II
Llegó a su barraca con la espuerta sin llenar; pero no pudo decir que le había ido mal en su primera expedición.
Aquella churra le quería de veras
desde que supo que era nada menos que hermano de la señorita. Ella misma le llenó el capazo, vaciando todo el basurero de la cocina, sin importarle lo que pudiera murmurar el femater de la casa, un viejo que podía alegar los derechos adquiridos en once años. Nelet le desbancaba, y la buena muchacha, para afirmar su protección, le regaló media cazuela de guisado de la noche anterior y una montaña de mendrugos, que el chico iba tragándose con la calma de un rumiante, pensando que si duraba la buena racha iba a ponerse tan redondo y frescote como el cura de Paiporta.

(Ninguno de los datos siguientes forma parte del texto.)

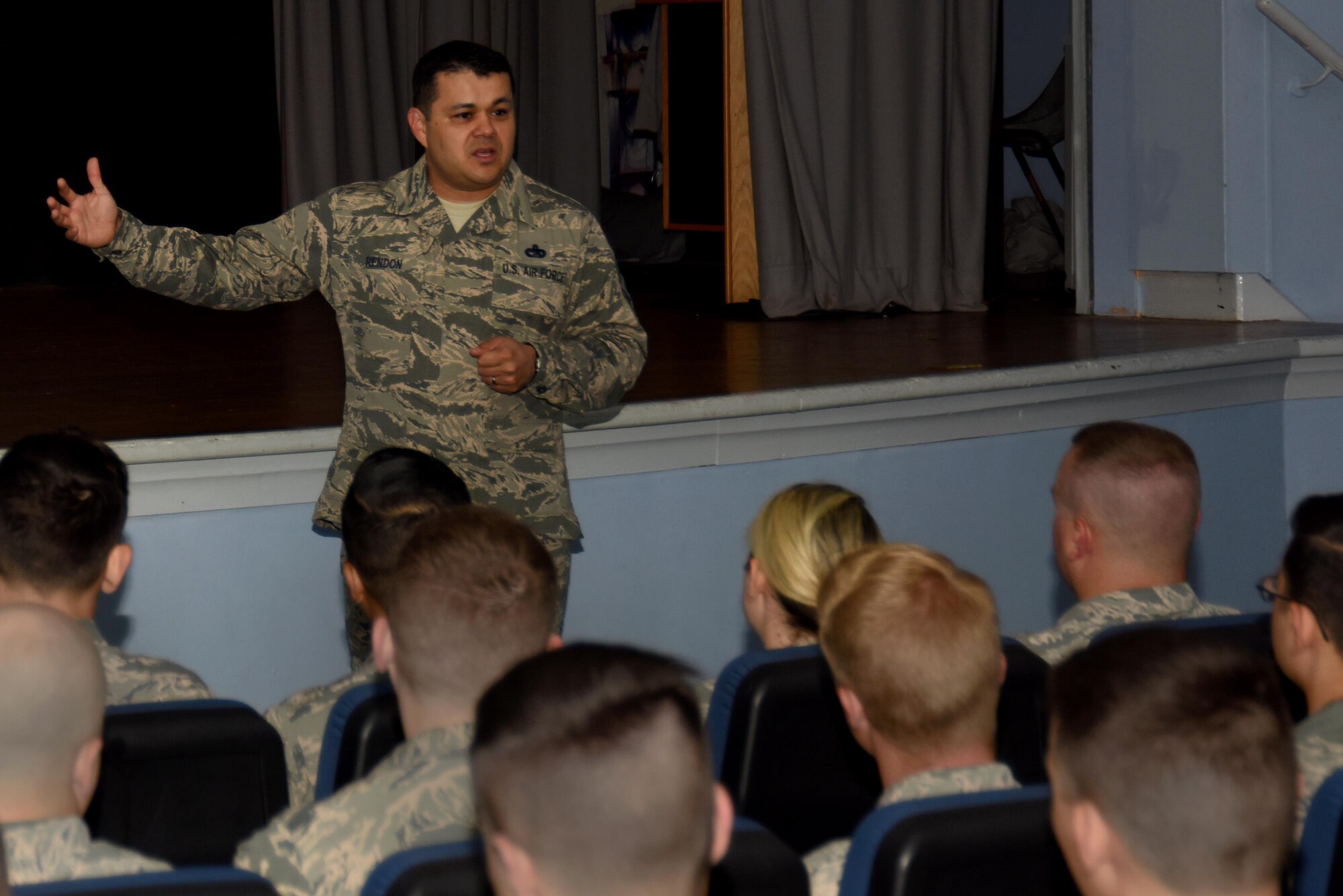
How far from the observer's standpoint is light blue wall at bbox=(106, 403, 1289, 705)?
2.71 meters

Pues ¿y Marieta? Le miraba comer
con alegría, como si fuera ella misma la que saboreaba el guisado con hambre atrasada. Hasta quiso que le dieran vino, y apenas le veía hacer un descanso, pasaba revista a todos los de allá, preguntando cómo estaba el ama, si tenían muchos animales, si el padre aún iba por los caminos, si vivía el Negret, aquel perrillo seco, almacén de pulgas, que aullaba como un condenado apenas se acercaban a la barraca, y si la higuera, tan frondosa en verano, soltaba aquella lluvia de lagrimones negros y suaves que caían, ¡chap!, dulcemente en el suelo, despachurrando la miel y el perfume de sus entrañas rojas.

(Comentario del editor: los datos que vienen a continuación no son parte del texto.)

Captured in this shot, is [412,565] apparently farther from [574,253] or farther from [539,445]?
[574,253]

Y después, tras el sustancioso
atracón, llegó para Nelet el momento de los asombros, viendo la colección de muñecas, los vestidos, los sombreros, todos los regalos con que el escribano obsequiaba a su hija. Bien se conocía que ésta era única, que había quedado sin madre casi al nacer y que el viejo don Esteban no tenía otro cariño a que dedicar los buenos cuartos que arañaba en el Juzgado.

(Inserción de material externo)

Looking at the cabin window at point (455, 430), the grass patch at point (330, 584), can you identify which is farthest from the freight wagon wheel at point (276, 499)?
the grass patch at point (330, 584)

Seguía a su Marieta por toda la
casa, admirando las magnificencias que la chiquilla le mostraba con mal cubierta satisfacción de amor propio. El salón le anonadó con sus sillerías del primer tercio de siglo y sus adornos, que evocaban el recuerdo de las almonedas judiciales; pero su admiración trocóse en espanto ante una puerta entornada. Allí dentro trabajaban el papá con sus dos dependientes, y se oía su voz campanuda: "«Providencia que dicta el señor juez...», etc.